Re: Im A American Girl With A Igbo Man by Nobody: 4:55pm On Aug 04, 2009
TheSeeker:

It's so saddening that you all label every innocent guy who wants to marry a foreigner to want to use her for citizenship papers like it's some coveted prize. That idea reeks of plain unintelligence. Not all Nigerian guy that gets married to a foreigner does so for papers. Are you saying a Nigerian guy can't possibly love a foreigner unless for her papers?

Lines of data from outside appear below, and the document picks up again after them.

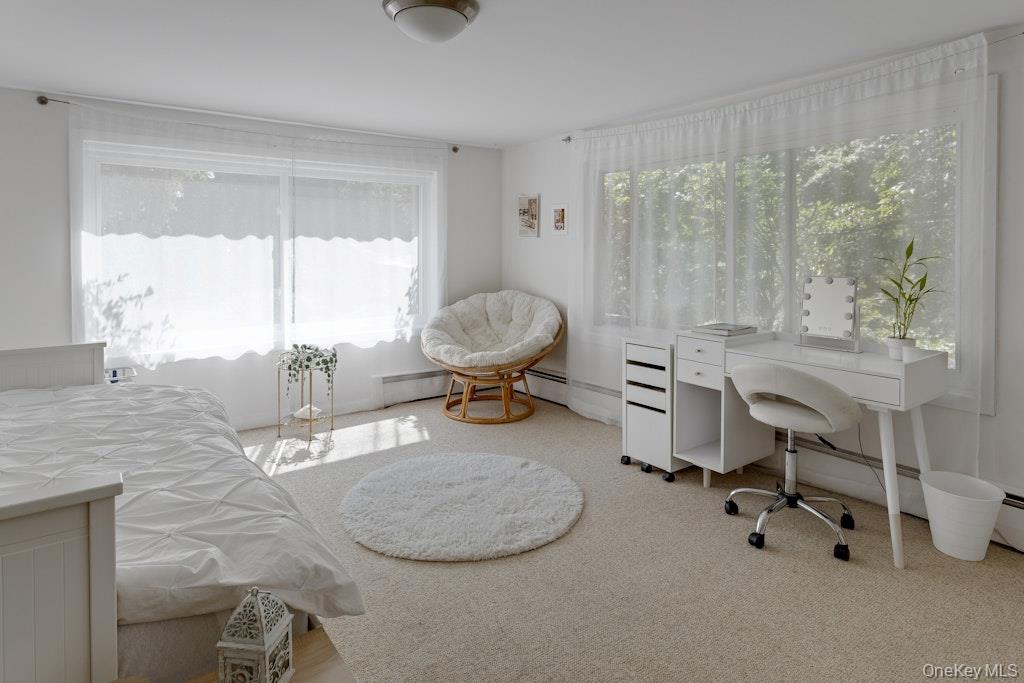 2 Buttermilk Falls Road Nyack, NY 10960 - Photo 23 of 41 a room with a large window and chair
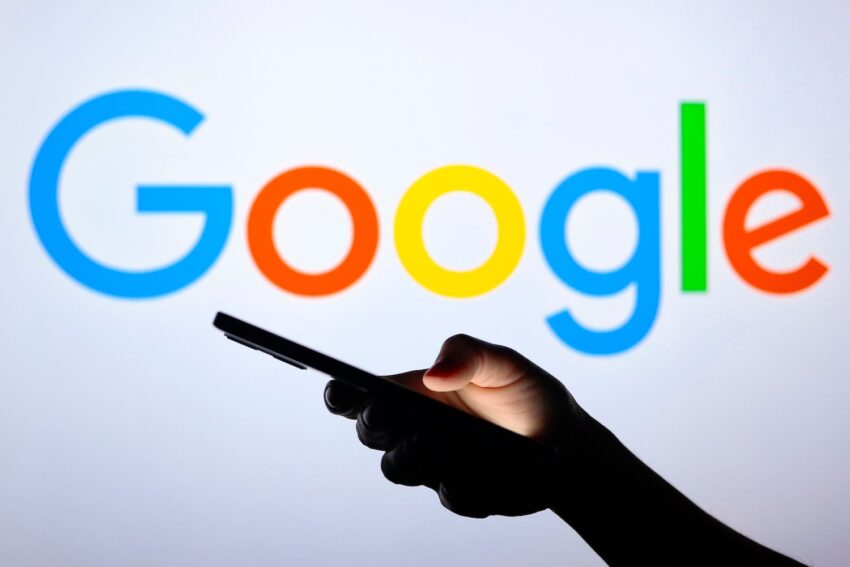 Google's logo is shown behind a silhouette hand holding a smartphone.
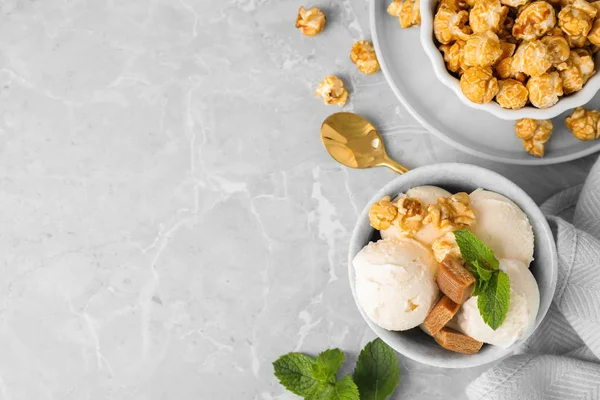 Skål med läcker glass med karamellgodis, popcorn och mynta på ljusgrå marmorbord, Flat Lay. Utrymme för text — Stockfoto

Please come with a better starting line of argument.
Can't exactly blame her, not saying that every Nigerian guy wants to marry a foreigner for papers, but it happens so often that one cannot help but to be at some point worried, better to be safe than sorry  lipsrsealed
Re: Im A American Girl With A Igbo Man by TheSeeker(m): 5:19pm On Aug 04, 2009
ibkaye:

Can't exactly blame her, not saying that every Nigerian guy wants to marry a foreigner for papers, but it happens so often that one cannot help but to be at some point worried, better to be safe than sorry  lipsrsealed
Well, Nigerians abroad are changed now and are seeing things in a better light. I know a lot of men from Nigeria who are married to foreigners and have kids. Lots of them. We need to start seeing us in a different better light and that's it. I don't like some people coming on here castigating Nigerian guys for every step they take. What about the ladies who get married to foreigners? They're hooking up for papers too? It's time we get realistic and re-evaluate who we are instead of branding our image in what the whole world wants to see it as.
Re: Im A American Girl With A Igbo Man by Nobody: 5:29pm On Aug 04, 2009
It's better to be safe than sorry.

As much as there is a chance of Nigerians not marrying foreigners for papers, there is also a chance that they are, I still don't blame her for being worried.
Re: Im A American Girl With A Igbo Man by TheSeeker(m): 5:43pm On Aug 04, 2009
ibkaye:

It's better to be safe than sorry.

As much as there is a chance of Nigerians not marrying foreigners for papers, there is also a chance that they are, I still don't blame her for being worried.
And you've successfully aided her in seeing Nigerian guys in a bad light. There are always two sides to a story but as you're all cut out to be, you like telling only a part.
Re: Im A American Girl With A Igbo Man by TheSeeker(m): 5:48pm On Aug 04, 2009
[Quote] if he wants us green card or french card or whatever, let his entire family sell all their lands and settle you first, let it be a contract thing my dear, let them pay for it,

Na we nigerians dey advise you,[/Quote]The stupidest comment I've read on NL this week so far.
Re: Im A American Girl With A Igbo Man by Nobody: 5:50pm On Aug 04, 2009
TheSeeker:

And you've successfully aided her in seeing Nigerian guys in a bad light. There are always two sides to a story but as you're all cut out to be, you like telling only a part.
I'm not putting all Nigerian guys in a bad light, just not suprised that the OP would be weary, it's called being smart.
Re: Im A American Girl With A Igbo Man by TheSeeker(m): 6:19pm On Aug 04, 2009
ibkaye:

I'm not putting all Nigerian guys in a bad light, just not suprised that the OP would be weary, it's called being smart.